PAGE EXTRACT START

On Sun, 2010-04-25 at 11:35 -0400, Robert Haas wrote:

And I don't
think you can even get that far, because I don't think too many people
here are going to say that we shouldn't add global temporary tables
unless we can also make them work with Hot Standby.

The policy round here for some time has been that when we implement
things we make them work fully and seamlessly. I don't see why Hot
Standby would be singled out any more than any other feature, say
Windows support or tablespaces should be occasionally ignored.

People need to get used to the new feature set, just as we had to with
HOT, subtransactions, prepared transactions, Gist etc.. That may require
a thwack from various people, but the responsibility lies with the new
feature implementor, not the person supporting existing code.

I fully understand your wish to implement a partial feature with caveats
because I have argued that many times myself. But I've come to realise
that the best way is to build things so they work cleanly across the
board. Other developers can plan projects in the knowledge that they can
build directly on firm foundations, not fill in the cracks. In the end
this comes down to a choice as developers, do we help each other by
doing a full job, or do we leave unexploded bombs for each other through
short-termism? Now I understand this better myself, I act differently
and accept objections if people think a fuller, more complete design is
what is needed. Recent demonstrations of that available, both objecting
and accepting.

Don't see this as an extra task, just see it as one of the many aspects
that will need to be considered when developing it. If you do that it
need not be additional work.

--
Simon Riggs www.2ndQuadrant.com

#39Tom Lane
tgl@sss.pgh.pa.us
In reply to: Simon Riggs (#38)
Re: global temporary tables

Simon Riggs <simon@2ndQuadrant.com> writes:

On Sun, 2010-04-25 at 11:35 -0400, Robert Haas wrote:

And I don't
think you can even get that far, because I don't think too many people
here are going to say that we shouldn't add global temporary tables
unless we can also make them work with Hot Standby.

The policy round here for some time has been that when we implement
things we make them work fully and seamlessly. I don't see why Hot
Standby would be singled out any more than any other feature, say
Windows support or tablespaces should be occasionally ignored.

The current definition of Hot Standby is that it's a *read only*
behavior. Not read mostly. What you are proposing is a rather
fundamental change in the behavior of HS, and it doesn't seem to me
that it should be on the head of anybody else to make it work.

PAGE EXTRACT END

> _PROBLEMS TO WORK ON_
A) From the thread on global temporary tables, list the features that people had to get used to, according to the author's comparison to Hot Standby.
B) Copy word for word the passage of the thread on global temporary tables that lies between "The current definition" and "make it work.", inclusive.

EXTRACTED DATA START

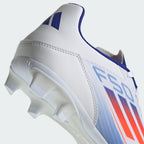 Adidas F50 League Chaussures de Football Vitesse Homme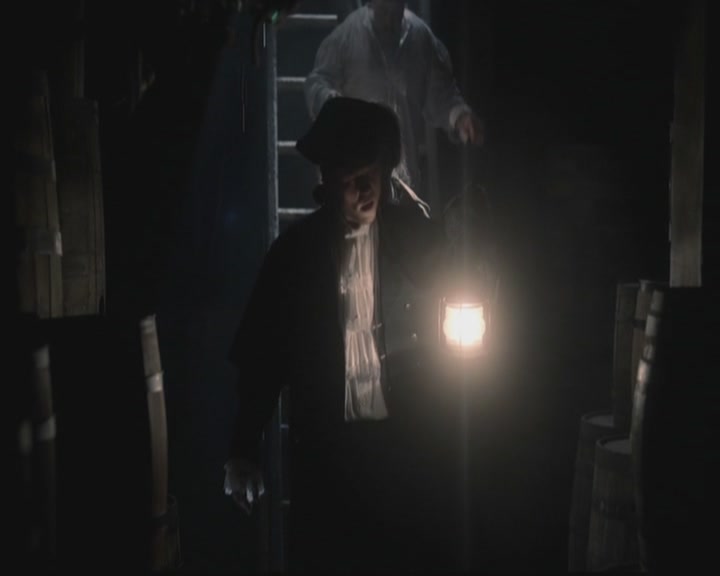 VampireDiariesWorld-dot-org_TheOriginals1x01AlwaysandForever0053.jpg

EXTRACTED DATA END
EXTRACTED DATA START

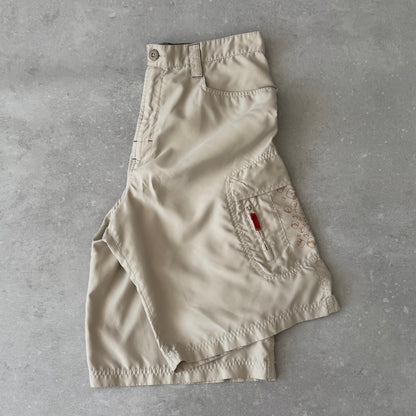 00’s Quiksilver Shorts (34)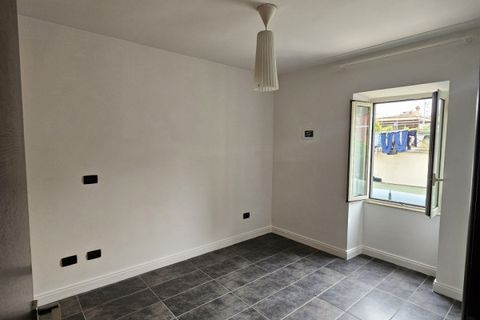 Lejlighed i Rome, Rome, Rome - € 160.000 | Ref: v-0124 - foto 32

EXTRACTED DATA END

> _WRITTEN RESPONSES_
A) HOT, subtransactions, prepared transactions, Gist

B)
The current definition of Hot Standby is that it's a *read only*
behavior. Not read mostly. What you are proposing is a rather
fundamental change in the behavior of HS, and it doesn't seem to me
that it should be on the head of anybody else to make it work.